Awww, I kinda liked it, I'm a 'worldie' myself xD
eh, I just play whatever I feel like for whatever purpose I feel like at this point
(I do own/love the original, I just got wild world first)


----------



## MidnightAura (Jan 11, 2021)

cornimer said:


> I agree with the majority of other posters that there's way more vocal comparison between New Leaf and New Horizons than the older games. Most people I know haven't played Animal Crossing Gamecube.
> 
> I would be one of the ones who prefer older games (Wild World & Gamecube) due to the dialogue. I'm not into decorating/design, so the villager dialogue _was _the main draw of the game for me, and playing New Horizons feels a bit hollow. However, while I know asking for "rude" dialogue is unrealistic for the reasons you mentioned, I do think they could make it less repetitive. I hear the same things every day from my villagers, and a lot of it feels like effortless writing (e.g. "Today's already fun!" as a complete segment of dialogue which Melba says _daily). _More variety and substance would at least renew my interest in playing I think.
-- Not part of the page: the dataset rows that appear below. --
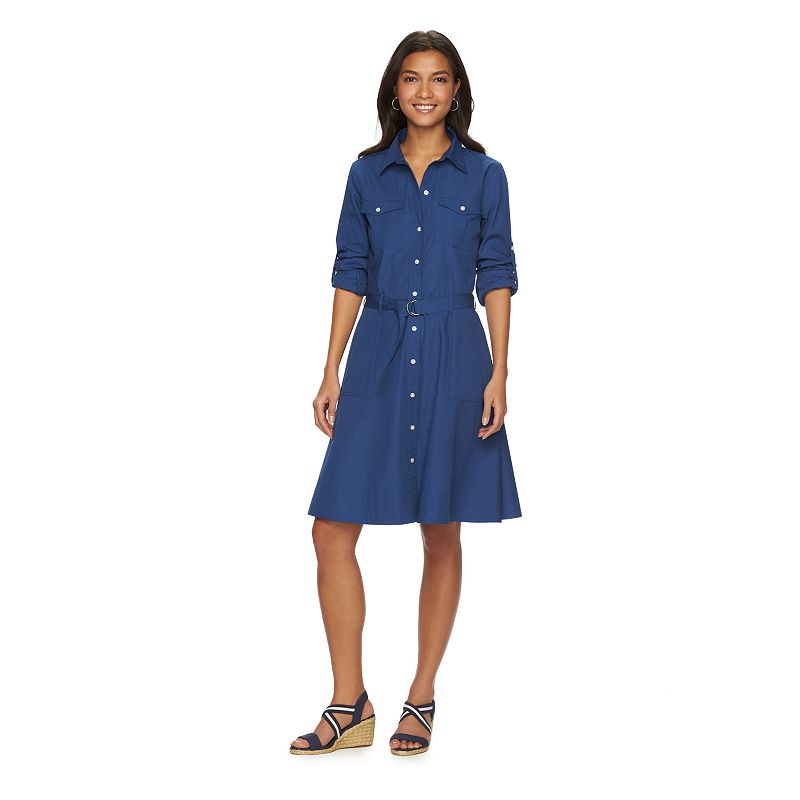 Women's Chaps Roll-Tab Shirtdress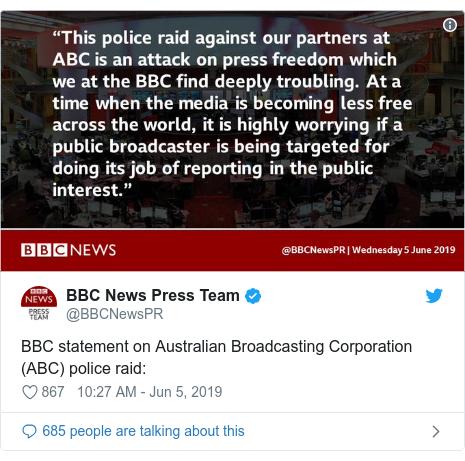 Twitter post by @BBCNewsPR: BBC statement on Australian Broadcasting Corporation (ABC) police raid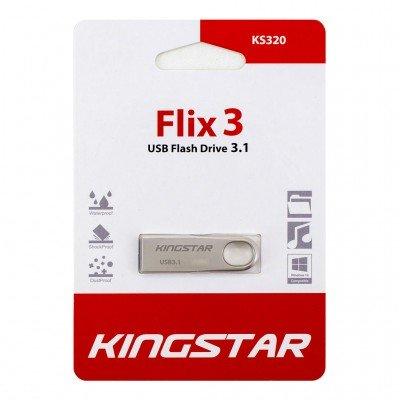 حافظه فلش کینگ استار مدل KS320 32GB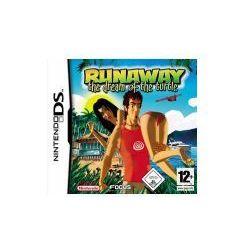 Runaway NDS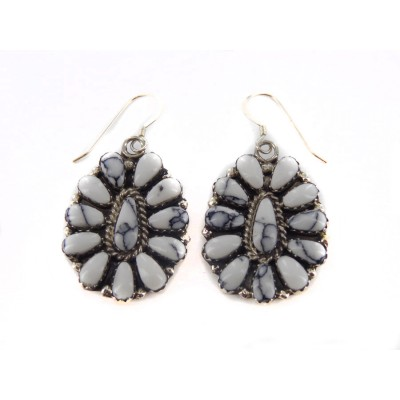 White Buffalo Turquoise Squash Blossom Dangling Earrings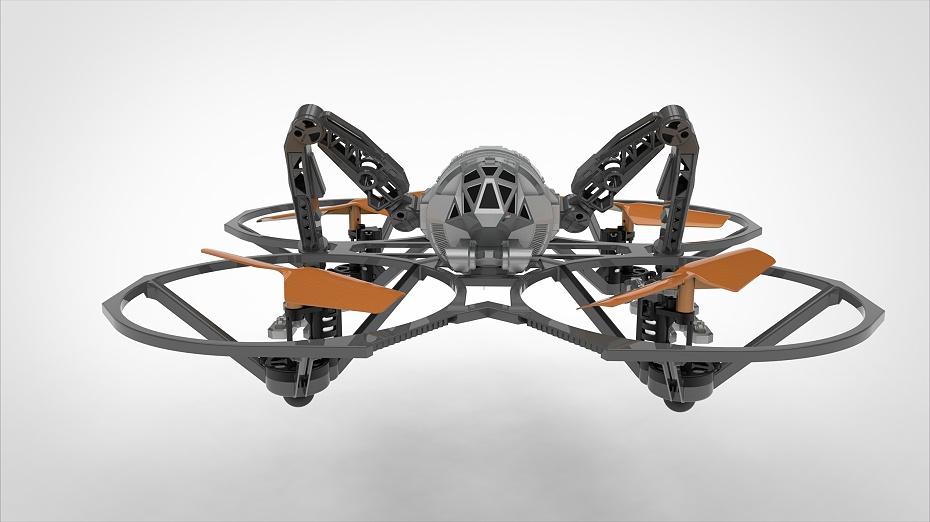 授权IP四轴飞行器设计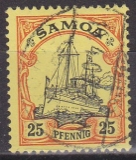 Dt. Kol. Samoa Mi.-Nr. 11 oo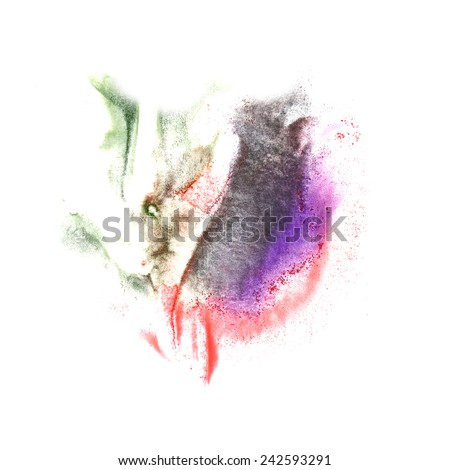art Violet, black, green, red watercolor ink paint blob watercolour splash colorful stain isolated on white background
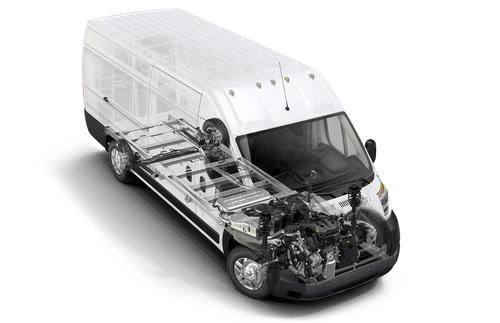 Ram's 2014 ProMaster commercial vehicle features a choice of engines: a standard 3.6-liter gasoline-burning V-6; or a 3.0-liter I-4 EcoDiesel. The inline four-cylinder EcoDiesel offers peak torque of 295 lb-ft at just 1,400 rpm.   (Source: Ram)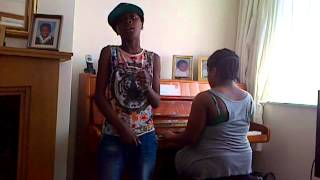 Anthony Hamilton -Her Heart (Cover by Amaria)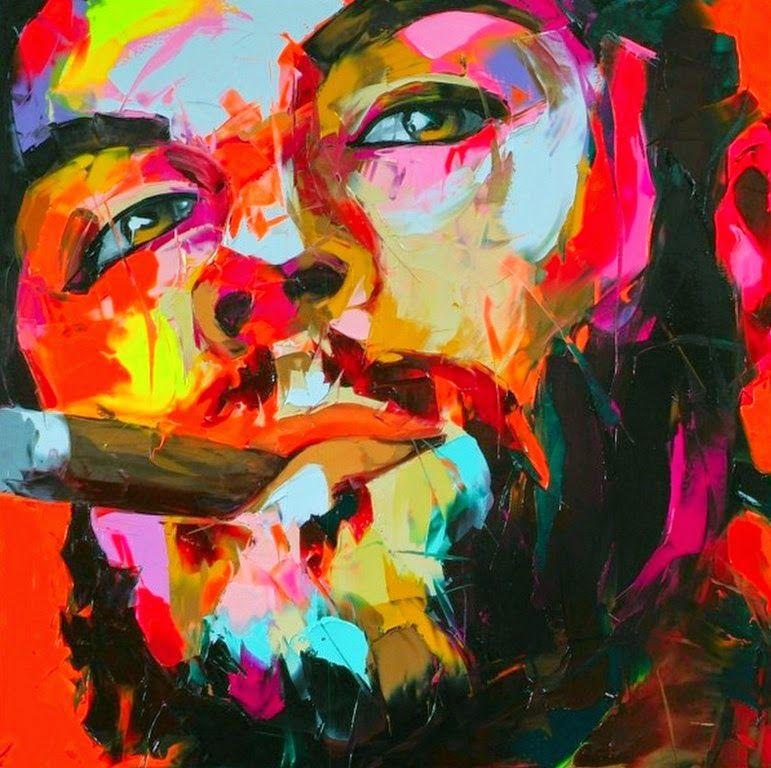 Pintura Y Fotografía Artística Rostros Humanos Pintados Con Espátula Francoise Nielly Francia Retrato Abstracto Arte Del Jazz Arte Abstracto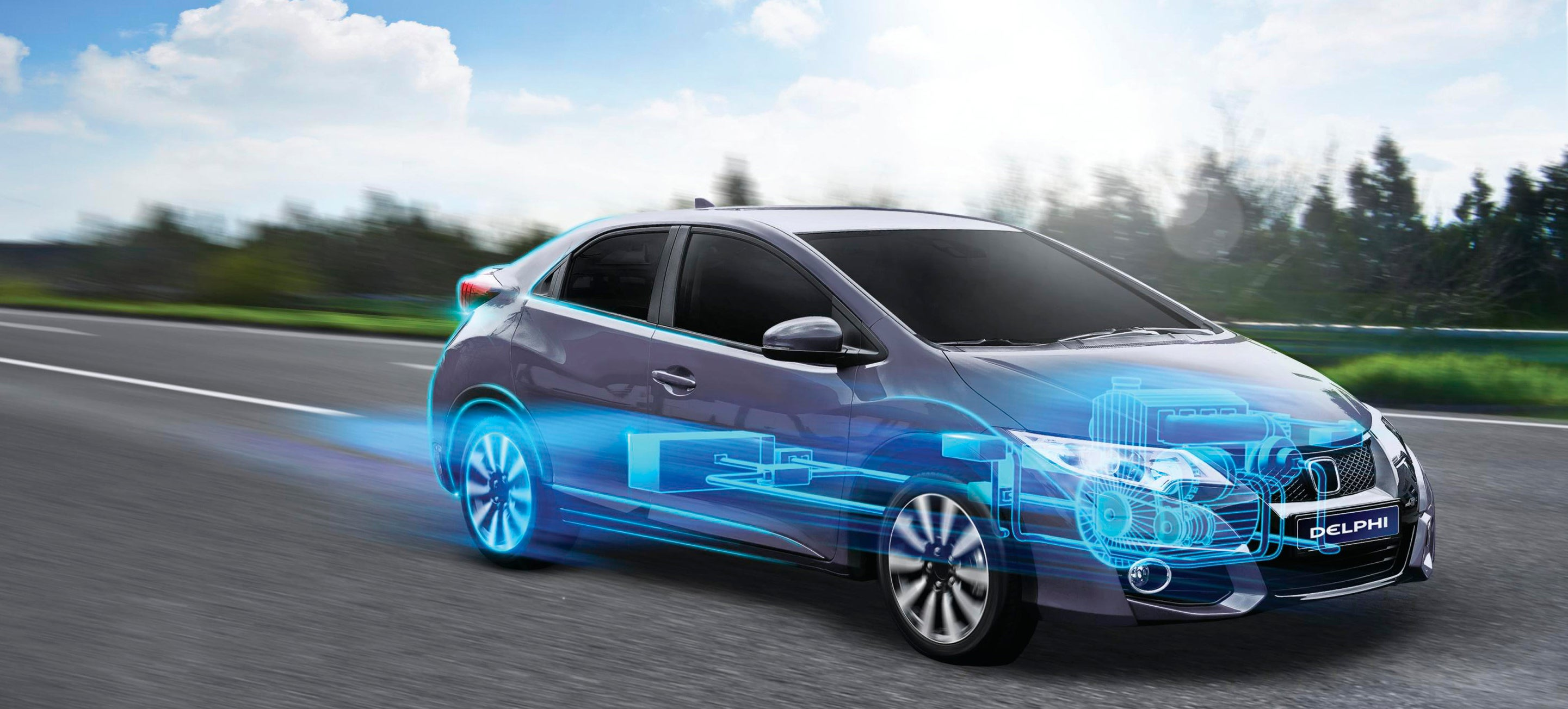 everything you need to know about the upcoming 48 volt electricaleverything you need to know about the upcoming 48 volt electrical revolution in cars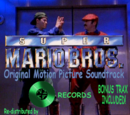 Super Mario Bros. The Movie: Music From The Original Motion Picture Soundtrack
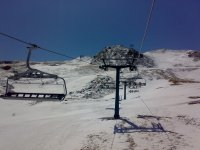 The chair lifts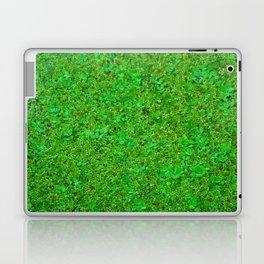 Closer Carpet on amazon river Laptop & iPad Skin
I agree with this. Their dialogue leaves me cold. I have Nan in Wild world, new leaf and NH. In NH I have no connection to her whatsoever. She’s an empty shell whereas WW and NL Nan are interesting to talk to and I actually feel we have a friendship. One of the reasons I play all the older games is I like the villagers, they are the draw for me of the game, not decorating.


----------



## AmericanCat26 (Jan 11, 2021)

I would rather see rant threads than threads complaining about rant threads, personally.


----------



## DrewAC (Jan 11, 2021)

Meh, this is all speculation to me.

I’ve played every single AC game, and I consider New Horizons to a great entry, honestly, my favorite right now. It just plays differently from the other entires in the series with features like crafting. I prefer the town aesthetic as opposed to a tropical island one, but I am immensely grateful for the fact that the developers pulled a New Leaf and instead of recycling what we had in the past, they took a risk and tried to give us something different. And, to me, it worked very well!

	Post automatically merged: Jan 11, 2021



AmericanCat26 said:


> I would rather see rant threads than threads complaining about rant threads, personally.


Yeah, I think it‘s just Internet culture to rant about everything nowadays. I’ve frequented TBT since 2007/2008, right before City Folk dropped. It was nothing like this. You had a few threads here and there with disappointment that ACCF was ACWW recycled, but people didn’t harp on it in every thread; it was just a case of, “it is what it is” and let’s see how to make the experience better now.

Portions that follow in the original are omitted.